Le Gorgias se distingue des dialogues platoniciens antérieurs par son absence de sympathie à l'égard de la rhétorique traditionnelle. Socrate y développe une critique sans compromis de la rhétorique comme simple "flaterie" ou "art du plaisir" (kolakeia). Cette critique n'est pas une simple querelle personnelle entre Socrate et les rhéteurs, mais elle engage une réflexion profonde sur les rapports entre le langage, le pouvoir et la vérité.
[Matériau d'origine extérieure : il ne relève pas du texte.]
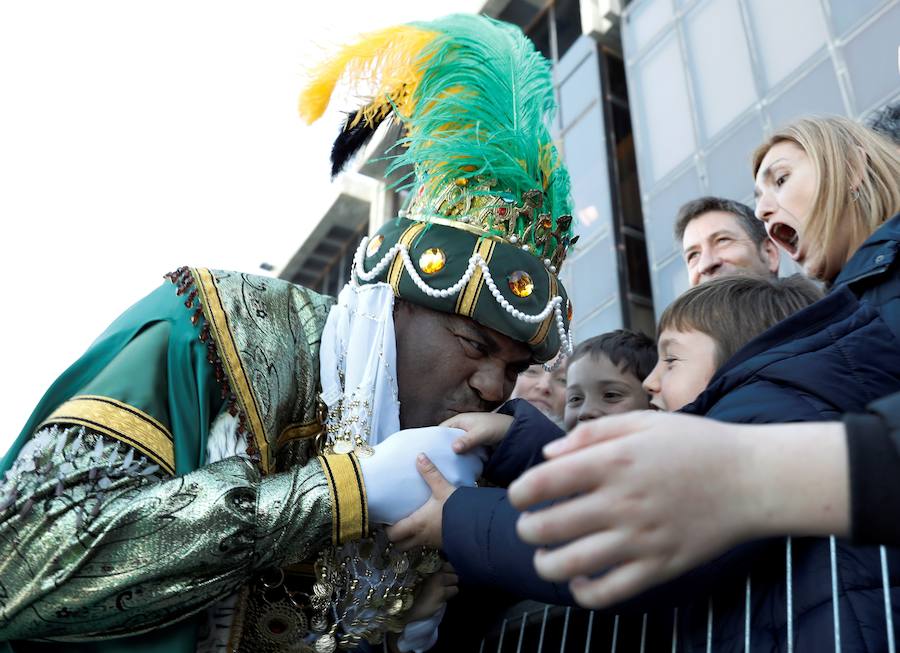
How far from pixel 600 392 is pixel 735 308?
1.16 m

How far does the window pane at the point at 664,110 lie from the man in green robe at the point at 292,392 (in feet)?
28.7

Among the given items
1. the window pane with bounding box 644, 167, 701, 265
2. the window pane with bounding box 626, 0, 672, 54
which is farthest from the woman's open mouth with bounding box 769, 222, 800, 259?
the window pane with bounding box 626, 0, 672, 54

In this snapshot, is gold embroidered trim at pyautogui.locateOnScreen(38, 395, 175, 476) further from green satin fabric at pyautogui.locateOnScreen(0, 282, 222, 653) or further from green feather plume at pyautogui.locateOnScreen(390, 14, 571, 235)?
green feather plume at pyautogui.locateOnScreen(390, 14, 571, 235)

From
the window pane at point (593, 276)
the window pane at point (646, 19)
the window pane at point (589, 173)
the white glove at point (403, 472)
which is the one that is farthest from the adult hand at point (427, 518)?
the window pane at point (646, 19)

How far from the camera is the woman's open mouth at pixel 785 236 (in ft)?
8.80

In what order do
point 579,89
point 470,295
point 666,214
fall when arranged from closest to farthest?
point 470,295 < point 666,214 < point 579,89

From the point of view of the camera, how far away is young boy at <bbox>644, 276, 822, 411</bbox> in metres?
2.49

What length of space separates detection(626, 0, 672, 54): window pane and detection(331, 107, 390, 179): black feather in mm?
10103

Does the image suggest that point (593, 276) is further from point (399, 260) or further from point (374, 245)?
point (399, 260)

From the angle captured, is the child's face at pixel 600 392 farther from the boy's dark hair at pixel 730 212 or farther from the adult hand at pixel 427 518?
the adult hand at pixel 427 518

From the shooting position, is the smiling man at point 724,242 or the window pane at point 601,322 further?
the window pane at point 601,322

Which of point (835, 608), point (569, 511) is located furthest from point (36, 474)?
point (835, 608)

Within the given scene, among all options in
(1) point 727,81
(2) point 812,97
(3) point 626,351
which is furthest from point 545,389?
(1) point 727,81

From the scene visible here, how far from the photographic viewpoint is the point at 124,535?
1.94 metres
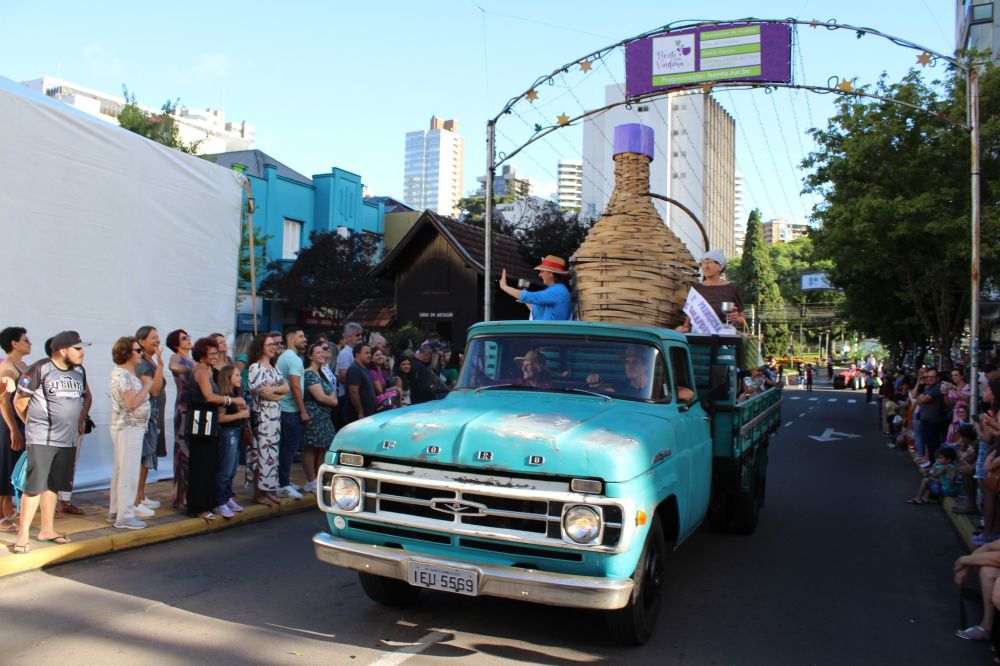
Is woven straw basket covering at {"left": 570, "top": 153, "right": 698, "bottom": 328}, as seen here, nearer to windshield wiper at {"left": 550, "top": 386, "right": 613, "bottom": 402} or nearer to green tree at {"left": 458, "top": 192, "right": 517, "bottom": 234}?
windshield wiper at {"left": 550, "top": 386, "right": 613, "bottom": 402}

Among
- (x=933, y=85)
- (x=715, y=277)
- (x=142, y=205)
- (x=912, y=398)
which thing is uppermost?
(x=933, y=85)

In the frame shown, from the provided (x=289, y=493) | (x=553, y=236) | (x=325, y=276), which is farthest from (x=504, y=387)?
(x=325, y=276)

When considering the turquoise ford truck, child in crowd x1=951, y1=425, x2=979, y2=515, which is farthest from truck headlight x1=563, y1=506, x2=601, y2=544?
child in crowd x1=951, y1=425, x2=979, y2=515

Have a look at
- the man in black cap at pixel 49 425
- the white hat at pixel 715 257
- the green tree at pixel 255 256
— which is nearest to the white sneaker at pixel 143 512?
the man in black cap at pixel 49 425

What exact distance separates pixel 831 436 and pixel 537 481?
19.2 meters

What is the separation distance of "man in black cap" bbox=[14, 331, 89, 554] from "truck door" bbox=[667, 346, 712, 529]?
4.94m

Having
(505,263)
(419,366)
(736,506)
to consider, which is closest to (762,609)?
(736,506)

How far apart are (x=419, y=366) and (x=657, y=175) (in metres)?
71.7

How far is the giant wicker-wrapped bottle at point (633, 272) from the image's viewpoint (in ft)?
26.3

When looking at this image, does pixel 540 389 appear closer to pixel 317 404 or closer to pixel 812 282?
pixel 317 404

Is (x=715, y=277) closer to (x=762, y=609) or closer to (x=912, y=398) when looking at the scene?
(x=762, y=609)

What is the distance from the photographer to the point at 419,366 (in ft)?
35.8

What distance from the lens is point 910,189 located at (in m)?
18.5

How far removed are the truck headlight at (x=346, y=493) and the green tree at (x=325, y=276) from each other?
24.1m
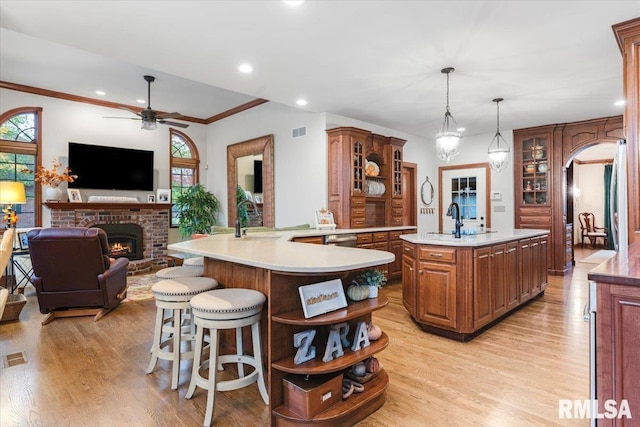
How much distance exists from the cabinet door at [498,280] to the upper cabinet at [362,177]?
92.1 inches

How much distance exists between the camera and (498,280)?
353 cm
Contexte historique et doctrinal
Le contexte athénien du IVe siècle
La Grèce antique du IVe siècle avant notre ère vivait une transformation rapide de ses institutions politiques et culturelles. Athènes, le foyer de la démocratie, était devenue un centre où la maîtrise de la parole était considérée comme une compétence essentielle pour participer à la vie civique. Les sophistes, dont Gorgias, offraient un enseignement rémunéré de la rhétorique, promettant à leurs élèves la capacité de persuader leurs concitoyens. Cette période voit l'émergence d'une véritable "industrie de la parole", où le succès politique et judiciaire dépend largement de la capacité à bien parler.
La position critique de Platon
Platon, qui vivait dans cette même époque, voyait d'un mauvais œil cette situation. Pour lui, la rhétorique enseignée par les sophistes était fondamentalement vicieuse, car elle prioritait le plaisir de l'auditoire sur la recherche de la vérité. Elle était une forme de flatterie, une pander des désirs plutôt qu'une authentique transmission de connaissance. Le Gorgias exprime cette critique de manière particulièrement vigoureuse et personnelle.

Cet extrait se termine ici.